5. An imaging array of active pixels comprising a two dimensional array according to claims 1 or 2 or 3 or 4, in a way that addressing and biasing lines such as Read and Reset and V SR are shared between pixels in the same row (or column), and output lines are shared between pixels in the same column (or row).

6. A high energy radiation imaging device comprising:
a) A phosphorescence or scintillator layer generating a first optical signal upon absorbing high energy radiation b) An imaging array according to claim 5 receiving the said first optical signal and generating a second electrical signal representing the first optical signal, and hence, the high energy radiation.

7. Use of the imaging array according to claim 5 for imaging applications in the optical wavelength range such as in digital cameras and photocopiers.

8. Use of the imaging array according to claim 5 for imaging applications in the short and ultraviolet wavelength range for biomedical imaging applications including devices and arrays for DNA and protein sequencing, detection, mapping, and separation.

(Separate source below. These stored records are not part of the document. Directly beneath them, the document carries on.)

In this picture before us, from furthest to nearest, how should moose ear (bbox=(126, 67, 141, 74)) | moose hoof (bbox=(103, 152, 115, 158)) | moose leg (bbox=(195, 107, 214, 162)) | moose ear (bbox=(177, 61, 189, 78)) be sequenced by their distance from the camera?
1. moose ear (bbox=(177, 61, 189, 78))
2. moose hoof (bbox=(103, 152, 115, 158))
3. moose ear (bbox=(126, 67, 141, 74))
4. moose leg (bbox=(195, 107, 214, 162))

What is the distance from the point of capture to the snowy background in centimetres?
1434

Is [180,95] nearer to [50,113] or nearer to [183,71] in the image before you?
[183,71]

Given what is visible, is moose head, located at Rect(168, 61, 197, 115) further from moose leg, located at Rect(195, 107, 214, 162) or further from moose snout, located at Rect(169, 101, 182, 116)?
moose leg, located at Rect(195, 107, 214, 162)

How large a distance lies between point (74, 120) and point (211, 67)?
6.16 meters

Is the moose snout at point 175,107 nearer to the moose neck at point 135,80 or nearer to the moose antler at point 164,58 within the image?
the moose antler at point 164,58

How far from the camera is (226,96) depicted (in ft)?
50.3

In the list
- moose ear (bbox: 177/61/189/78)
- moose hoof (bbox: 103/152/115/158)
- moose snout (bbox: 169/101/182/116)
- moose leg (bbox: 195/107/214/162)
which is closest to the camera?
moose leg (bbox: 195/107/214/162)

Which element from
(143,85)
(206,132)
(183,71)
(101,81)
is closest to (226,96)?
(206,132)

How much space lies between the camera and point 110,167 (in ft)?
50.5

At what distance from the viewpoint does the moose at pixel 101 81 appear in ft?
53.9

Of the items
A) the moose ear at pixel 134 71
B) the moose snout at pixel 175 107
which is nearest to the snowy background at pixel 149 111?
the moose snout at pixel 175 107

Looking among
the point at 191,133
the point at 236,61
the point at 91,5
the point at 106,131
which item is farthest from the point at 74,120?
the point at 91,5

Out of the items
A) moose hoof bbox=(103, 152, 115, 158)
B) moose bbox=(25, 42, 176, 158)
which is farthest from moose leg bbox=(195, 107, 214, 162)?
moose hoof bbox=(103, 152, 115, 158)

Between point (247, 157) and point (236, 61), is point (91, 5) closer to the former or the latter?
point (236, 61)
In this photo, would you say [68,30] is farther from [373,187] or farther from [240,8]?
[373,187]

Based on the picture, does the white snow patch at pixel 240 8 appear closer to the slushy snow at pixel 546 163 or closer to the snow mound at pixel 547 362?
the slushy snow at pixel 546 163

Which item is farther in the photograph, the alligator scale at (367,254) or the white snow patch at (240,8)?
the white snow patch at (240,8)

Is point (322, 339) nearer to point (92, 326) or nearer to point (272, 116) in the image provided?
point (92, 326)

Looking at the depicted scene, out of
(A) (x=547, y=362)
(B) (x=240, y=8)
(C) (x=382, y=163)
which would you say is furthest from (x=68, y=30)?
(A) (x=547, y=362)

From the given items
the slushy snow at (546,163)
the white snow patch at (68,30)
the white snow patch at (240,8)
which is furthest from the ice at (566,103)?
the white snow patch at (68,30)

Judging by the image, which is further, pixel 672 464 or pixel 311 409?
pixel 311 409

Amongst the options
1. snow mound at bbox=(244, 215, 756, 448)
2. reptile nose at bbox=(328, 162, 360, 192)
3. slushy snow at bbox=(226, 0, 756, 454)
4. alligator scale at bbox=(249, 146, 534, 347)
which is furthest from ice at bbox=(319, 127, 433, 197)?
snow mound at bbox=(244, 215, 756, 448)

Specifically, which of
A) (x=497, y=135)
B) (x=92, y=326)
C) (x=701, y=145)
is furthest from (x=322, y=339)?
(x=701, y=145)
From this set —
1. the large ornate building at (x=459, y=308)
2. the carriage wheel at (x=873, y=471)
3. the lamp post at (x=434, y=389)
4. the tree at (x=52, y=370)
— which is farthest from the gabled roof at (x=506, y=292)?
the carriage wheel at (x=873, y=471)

9. Use of short wavelength light emitting phosphorescent or scintillator materials, for high energy radiation detectors, according to claim 6 to increase the detection efficiency of the claimed imager in claim 6.

10. Use of the imaging array according to claim 6 for x-ray imaging applications such as chest radiography, cardiac imaging, mammography, fluoroscopy, protein crystallography, gamma ray imaging, or non-destructive inspection applications.